第74話 三つ巴の戦い2
ゴールドロックドラゴンの標的がルーベン達に変わる。
その巨体ごと突進してくる。
体も光っている事から硬化のスキルを使っているのだろう、まさに攻防一体の攻撃!!
もの凄い揺れ、まるで山そのものが自身に向かって来ているみたいだ。
ルーベン達は必死に回避するも、生きた心地がしない。
途中、純黒の剣で牽制するも、強固な岩石で覆われた体で、傷一つ与えることができない。
「まさかこれ程とはね。
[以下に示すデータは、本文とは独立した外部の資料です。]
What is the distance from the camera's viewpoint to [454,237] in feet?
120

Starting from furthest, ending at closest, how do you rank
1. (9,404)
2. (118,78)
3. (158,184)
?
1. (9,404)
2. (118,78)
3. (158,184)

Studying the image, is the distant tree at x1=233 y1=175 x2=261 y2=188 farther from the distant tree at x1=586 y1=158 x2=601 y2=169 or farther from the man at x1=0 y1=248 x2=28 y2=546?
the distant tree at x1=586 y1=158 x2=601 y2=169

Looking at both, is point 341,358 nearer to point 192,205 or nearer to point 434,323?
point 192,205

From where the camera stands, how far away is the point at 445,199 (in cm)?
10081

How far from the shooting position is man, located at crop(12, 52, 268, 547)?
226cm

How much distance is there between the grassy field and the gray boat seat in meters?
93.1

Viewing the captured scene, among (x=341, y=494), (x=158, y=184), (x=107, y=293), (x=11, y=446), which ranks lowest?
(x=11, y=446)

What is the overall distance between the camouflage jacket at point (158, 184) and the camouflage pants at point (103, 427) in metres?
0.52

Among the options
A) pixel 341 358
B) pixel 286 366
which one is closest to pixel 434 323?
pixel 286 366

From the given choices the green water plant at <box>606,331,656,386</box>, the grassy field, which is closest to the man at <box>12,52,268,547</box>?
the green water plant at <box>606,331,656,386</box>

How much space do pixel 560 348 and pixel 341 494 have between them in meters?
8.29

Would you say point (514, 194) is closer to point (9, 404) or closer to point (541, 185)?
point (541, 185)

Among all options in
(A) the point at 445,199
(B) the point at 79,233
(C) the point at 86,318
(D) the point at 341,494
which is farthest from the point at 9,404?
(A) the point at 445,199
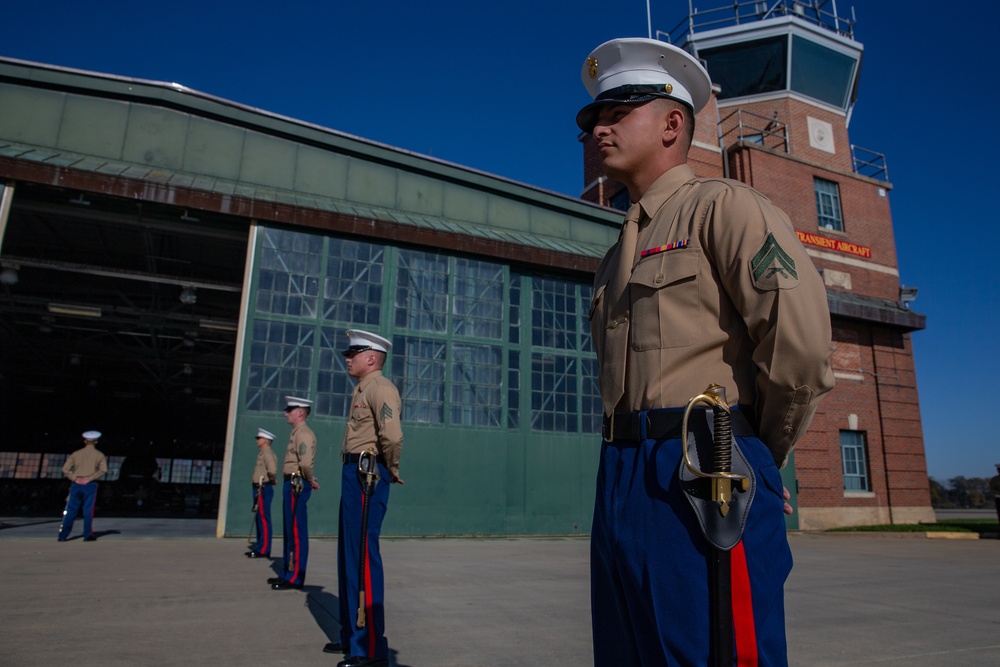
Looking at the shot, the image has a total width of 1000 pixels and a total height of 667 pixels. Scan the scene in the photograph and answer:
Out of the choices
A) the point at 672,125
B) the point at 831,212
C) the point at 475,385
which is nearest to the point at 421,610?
the point at 672,125

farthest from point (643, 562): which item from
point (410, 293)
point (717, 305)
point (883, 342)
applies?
point (883, 342)

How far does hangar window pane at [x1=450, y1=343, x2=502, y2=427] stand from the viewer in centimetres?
1430

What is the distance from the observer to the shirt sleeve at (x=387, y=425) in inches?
179

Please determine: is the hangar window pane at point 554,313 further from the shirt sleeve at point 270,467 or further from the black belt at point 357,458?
the black belt at point 357,458

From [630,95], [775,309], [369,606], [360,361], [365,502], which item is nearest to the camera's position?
[775,309]

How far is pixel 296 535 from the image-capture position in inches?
271

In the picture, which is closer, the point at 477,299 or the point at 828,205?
the point at 477,299

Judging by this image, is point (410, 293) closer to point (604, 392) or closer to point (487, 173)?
point (487, 173)

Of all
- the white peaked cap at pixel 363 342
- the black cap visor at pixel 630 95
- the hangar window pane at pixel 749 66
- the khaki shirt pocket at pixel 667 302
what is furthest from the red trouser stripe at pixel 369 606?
the hangar window pane at pixel 749 66

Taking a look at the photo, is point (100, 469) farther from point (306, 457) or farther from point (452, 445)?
point (306, 457)

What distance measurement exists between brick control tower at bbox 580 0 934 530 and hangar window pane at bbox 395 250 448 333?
10823 millimetres

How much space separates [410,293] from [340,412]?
3085mm

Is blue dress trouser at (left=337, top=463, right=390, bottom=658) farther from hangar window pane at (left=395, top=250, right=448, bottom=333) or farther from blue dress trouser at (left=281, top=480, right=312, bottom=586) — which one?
hangar window pane at (left=395, top=250, right=448, bottom=333)

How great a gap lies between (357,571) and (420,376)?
9.86 m
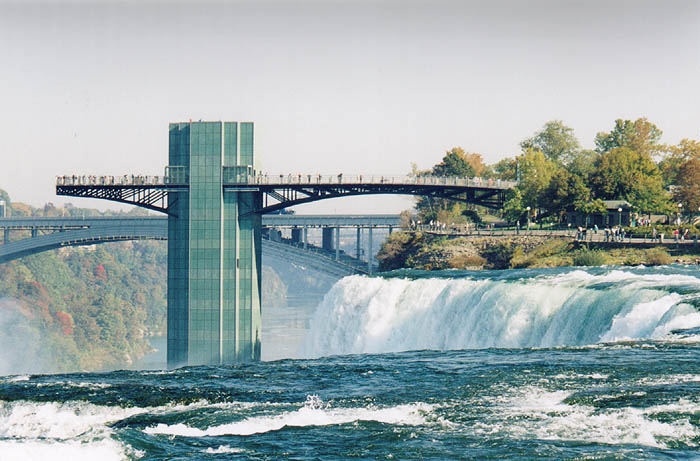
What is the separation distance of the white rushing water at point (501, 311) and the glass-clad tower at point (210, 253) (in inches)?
203

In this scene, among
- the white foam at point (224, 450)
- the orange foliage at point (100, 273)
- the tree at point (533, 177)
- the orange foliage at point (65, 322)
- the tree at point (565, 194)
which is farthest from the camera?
the orange foliage at point (100, 273)

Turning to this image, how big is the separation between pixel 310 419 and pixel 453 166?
91.4 metres

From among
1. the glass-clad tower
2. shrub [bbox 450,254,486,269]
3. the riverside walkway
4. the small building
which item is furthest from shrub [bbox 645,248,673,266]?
the glass-clad tower

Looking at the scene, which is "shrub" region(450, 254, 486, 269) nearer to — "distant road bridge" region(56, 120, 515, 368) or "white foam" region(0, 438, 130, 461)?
"distant road bridge" region(56, 120, 515, 368)

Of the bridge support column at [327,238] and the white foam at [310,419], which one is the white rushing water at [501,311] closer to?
the white foam at [310,419]

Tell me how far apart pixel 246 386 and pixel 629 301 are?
1480 centimetres

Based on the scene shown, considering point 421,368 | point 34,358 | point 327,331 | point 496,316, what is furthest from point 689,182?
point 34,358

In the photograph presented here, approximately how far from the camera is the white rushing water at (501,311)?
117ft

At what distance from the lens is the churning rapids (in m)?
21.1

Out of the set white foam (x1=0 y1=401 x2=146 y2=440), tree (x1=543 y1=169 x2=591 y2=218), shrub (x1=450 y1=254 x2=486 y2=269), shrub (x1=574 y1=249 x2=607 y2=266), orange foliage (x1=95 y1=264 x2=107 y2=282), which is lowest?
orange foliage (x1=95 y1=264 x2=107 y2=282)

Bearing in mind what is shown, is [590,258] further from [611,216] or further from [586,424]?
[586,424]

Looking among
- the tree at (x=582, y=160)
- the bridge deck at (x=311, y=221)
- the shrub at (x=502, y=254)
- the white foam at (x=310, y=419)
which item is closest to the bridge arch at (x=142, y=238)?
the bridge deck at (x=311, y=221)

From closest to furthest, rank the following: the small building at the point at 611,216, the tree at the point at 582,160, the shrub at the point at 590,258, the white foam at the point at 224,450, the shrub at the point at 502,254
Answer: the white foam at the point at 224,450 → the shrub at the point at 590,258 → the shrub at the point at 502,254 → the small building at the point at 611,216 → the tree at the point at 582,160

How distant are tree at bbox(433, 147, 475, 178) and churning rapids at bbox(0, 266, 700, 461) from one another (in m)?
70.0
僕の剣の威力じゃ無理だな。それにゾーイが邪魔をする。」
ゾーイの方も水魔法と鞭で牽制してくるので、このままだといずれ攻撃を受けるのは確実。
ルーベンは悩んでいると、ゴールドロックドラゴンがスキル大地脈動を使用した。
「ゴガァァァァーーーーーー!!」
声量だけで押しつぶされてしまいそうだ。
しかし問題なのは…スキルの方。
ゴールドロックドラゴンの足元から大地そのものが波を打ち始めた。
ルーベン達もゾーイもその場で立っているのがやっとだ。
「まずいな。なんだこの威力のスキルは?」
危機を察知し逃げるのなら空中しかないと感じたルーベンは、空中に石弾を敷き詰めた。
「石弾×1000」
一気に5000近い魔力を消費して発動した。
全てを操るのは無理だが、浮かばせる事ぐらいなら出来る。その意図を察してアモとナタリーは石弾を足場にして空中へと移動した。
その瞬間、波を打っていた地面から先の尖った岩石が次々と飛び出し襲い掛かった。
「間一髪だったな。」
「…えぇ。」「…そうだな。」
周りを見渡すと、数々の岩が…もの凄い光景だ。
足を止め、更に下から串刺し、なんてスキルだ。
ゾーイの方を見ると、魔力暴走中の魔法で自身の周りを吹き飛ばし攻撃を防いだようだ。
「力技か……ナタリー!!ギアを一段上げられそうか?」
「うん。上げられるよ。」
「よし。それなら作戦を変更する。ゾーイが魔力暴走を使用した事で状況が変わった。ゴールドロックドラゴンをアモとナタリーの2人に任せる。倒せるなら…倒してもいいぞ。その間にゾーイは僕が倒す。そして残りの魔力量からして大地脈動はあと1度しか使えない。恐ろしいスキルだが攻撃モーションも分かったしな、大地が波打ったら今と同じ様に石弾を空中に敷くから、それで回避しよう。」
「分かった。」
「まかせて。」
伝えたい事、言いたい事もあるだろうが、そんな時間はない。敵が動き出す。
3人視線を交わせ覚悟を表すようにコクリと頷く。
「信じてる!!行くぞ!!」
各々、自身が倒すべき敵の元へ向かう。
空中に残った石弾だが大地脈動で足場が悪い為、そのままにしてある。好きに使ってくれて構わない。
そしてルーベンはゾーイの元へ辿り着く。
2人を気にしている余裕などない。それ程の強敵。
背中を2人に任せてゾーイを睨む。
『その強さ魔将だろ?それに倒す前に1つ聞きたい…冒険者達を殺したのはお前だな?』
「あら…魔将を知ってるのね。そうよぉ。私は『6魔将軍』の1人『魔将ゾーイ』。人呼んで魅了の悪魔。それに冒険者?あぁ〜あの4人組のお馬鹿さん達の事かしら?私を取り合って殺し合いを始めたからぁ、私が殺した訳ではないわ。あっ!?でも残った1人は首を刎ねたのだったかしら。それが何?知り合いだったとか?それとも最後の言葉が聞きたいとかぁ?アハハッ。アハハッ。…それよりもお姉さんも聞きたい事があるわ。あなたの名前は?お姉さんの仲間にならない?その魔力量、それに高レベルの土魔法と闇魔法…お姉さんは、あなたが1番欲しいわぁ。」
『黙れ!!もう喋るな!!お前に名乗る名はないんだよ!!いくぞ、魔将ゾーイ!!』
「いいわねぇ。その目。お姉さんゾクゾクしちゃう。」
2人の魔力が膨れ上がり空気が振動する。
バリバリッビリビリッ!!
ルーベンは今までにない怒りを内に秘め
ゾーイとの最後の戦いが始まろうとしていた。